▶ _PROBLEMS_:
1. In the recipe blog, how long were the vegetables for the cod cooked on low broil?
2. Extract the rows word for word, starting at the line with "Considering both the" and continuing through the final row, with both of those lines included.

▶ _SUPPLIED PASSAGE_:

:::::

Saturday, June 15, 2013

Pan-seared cod with roast vegetables and brown rice

I rinsed and dried the cod filets and then lightly covered them in fresh lime juice.  I then sprinkled the filets with a little of my latest dry rub.  I then added a little more fresh cracked black pepper and a little olive oil.  I cooked them in a hot black iron skillet in a huge hurry.  I put a little olive oil in the skillet.  The result was a highly moist and flavorful pan-seared filet.  I sprinkled a little dill on the filet on the plate.  The vegetable were cleaned and rinsed and put in a bowl.  I sprinkled a little lime juice on them and then a little apple cider vinegar, I added a small amount of dry rub and a little olive oil and I rolled them in the ingredients to get well coated.  I spread them out on a sheet pan and cooked them for about 30 minutes on low broil and then another 10 on high broil or until desired caramelization occurs.  The brown rice was done with homemade chicken stock and al dente, like I like it!

Sunday, March 24, 2013


In a large pot put about 3 TBS of olive oil and brown onions and celery till they are slightly brown. 

In a separate bowl season meat pieces with black pepper, granulated garlic, toasted and pulverized camino and coriander and soy sauce.  Mix well and then add to the pot with the  already slightly browned onions and celery.  When the meat is slightly browned add 3 or 4 carrots (chopped), 1 cup of chopped fresh cilantro, fresh garlic and about 3 to 5 cups beef stock.  Cube up 2 or 3 potatoes and add after the stew has come to a boil and then reduced to a simmer for a few hours.

Meat – 2.5 LBS cubed
Potatoes – 3 cubed added after 3 hour simmer
Beef Stock – 4 or 5 cups
Olive oil – 3 TBS
Onion - 1 or 2 chopped
Cilantro – I used half a bunch or about 1 cup chopped
Celery - 5 stalks or so chopped
Carrots – 5 or so chopped added after meat is browned
Coriander – 2 TBS roasted and pulverized in a spice mill added to meat prior to browning
Camino – 2 TBS roasted and pulverized in a spice mill added to meat prior to browning
Black Pepper - 2 TBS
Salt - 1 TBS
Soy - 3 or 4 TBS added to the cubed meat and mixed well with spices 
Garlic – fresh (added when simmer begins) and granulated (added to meat) 

Bring the pot to a low boil and then cover the pot and simmer (low) a few hours then add potatoes and simmer for a few more hours.  After the potatoes have been in for a few hours open the pot and stir to make sure the potatoes are well cooked.  The liquid should be thickened by the potatoes.

As with any dish I prepare these days, I have to be keenly aware of sensitive pallets.  My youngest can detect any pepper.  If I was doing this just for me, I would cut up 4 or 5 fresh jalapenos and maybe a couple fresh serranos and throw them in with the carrots.

Enjoy ~

Thursday, September 13, 2012

Breakfast Sausage

Breakfast Sausage

1 pork butt trimmed
Fresh ground organic sage (fluffy and fragrant) (5T)
Fresh garlic (to taste) (5T)
black pepper, white pepper and Szechuan peppercorns (rough pulverized together) (5T)
organic red pepper flakes (pulverized) (1T)

:::::

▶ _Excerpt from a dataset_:
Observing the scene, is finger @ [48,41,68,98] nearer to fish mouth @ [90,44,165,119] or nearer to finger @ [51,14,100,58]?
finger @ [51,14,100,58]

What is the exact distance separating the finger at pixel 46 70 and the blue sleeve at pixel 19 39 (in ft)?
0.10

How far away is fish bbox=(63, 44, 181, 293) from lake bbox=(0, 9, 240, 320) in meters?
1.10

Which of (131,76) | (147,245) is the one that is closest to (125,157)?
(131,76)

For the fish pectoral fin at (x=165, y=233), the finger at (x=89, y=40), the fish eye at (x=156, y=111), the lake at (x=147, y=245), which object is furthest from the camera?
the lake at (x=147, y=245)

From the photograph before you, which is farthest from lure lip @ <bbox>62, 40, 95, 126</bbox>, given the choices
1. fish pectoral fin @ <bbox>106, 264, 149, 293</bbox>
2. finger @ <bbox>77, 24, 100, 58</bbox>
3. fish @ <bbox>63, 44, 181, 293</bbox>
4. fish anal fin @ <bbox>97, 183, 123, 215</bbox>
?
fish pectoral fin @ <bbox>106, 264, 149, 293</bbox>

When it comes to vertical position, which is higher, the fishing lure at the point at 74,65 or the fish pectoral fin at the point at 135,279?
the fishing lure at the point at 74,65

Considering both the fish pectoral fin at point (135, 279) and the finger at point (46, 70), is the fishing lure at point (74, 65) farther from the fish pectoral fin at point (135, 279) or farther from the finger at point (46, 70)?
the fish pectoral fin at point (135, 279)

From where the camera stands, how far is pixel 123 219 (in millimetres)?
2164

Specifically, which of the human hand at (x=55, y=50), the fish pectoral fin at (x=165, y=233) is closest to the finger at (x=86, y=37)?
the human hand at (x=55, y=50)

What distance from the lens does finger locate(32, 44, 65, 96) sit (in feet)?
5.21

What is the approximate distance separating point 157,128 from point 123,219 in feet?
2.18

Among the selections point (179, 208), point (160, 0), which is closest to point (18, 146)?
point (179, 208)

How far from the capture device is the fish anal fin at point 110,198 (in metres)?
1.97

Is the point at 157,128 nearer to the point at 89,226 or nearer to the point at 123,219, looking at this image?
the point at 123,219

:::::

▶ _THE SOLUTIONS_:
1. About 30 minutes.

2.
Considering both the fish pectoral fin at point (135, 279) and the finger at point (46, 70), is the fishing lure at point (74, 65) farther from the fish pectoral fin at point (135, 279) or farther from the finger at point (46, 70)?
the fish pectoral fin at point (135, 279)

From where the camera stands, how far is pixel 123 219 (in millimetres)?
2164

Specifically, which of the human hand at (x=55, y=50), the fish pectoral fin at (x=165, y=233) is closest to the finger at (x=86, y=37)?
the human hand at (x=55, y=50)

What distance from the lens does finger locate(32, 44, 65, 96) sit (in feet)?
5.21

What is the approximate distance separating point 157,128 from point 123,219 in feet?
2.18

Among the selections point (179, 208), point (160, 0), which is closest to point (18, 146)?
point (179, 208)

How far from the capture device is the fish anal fin at point 110,198 (in metres)?
1.97

Is the point at 157,128 nearer to the point at 89,226 or nearer to the point at 123,219, looking at this image?
the point at 123,219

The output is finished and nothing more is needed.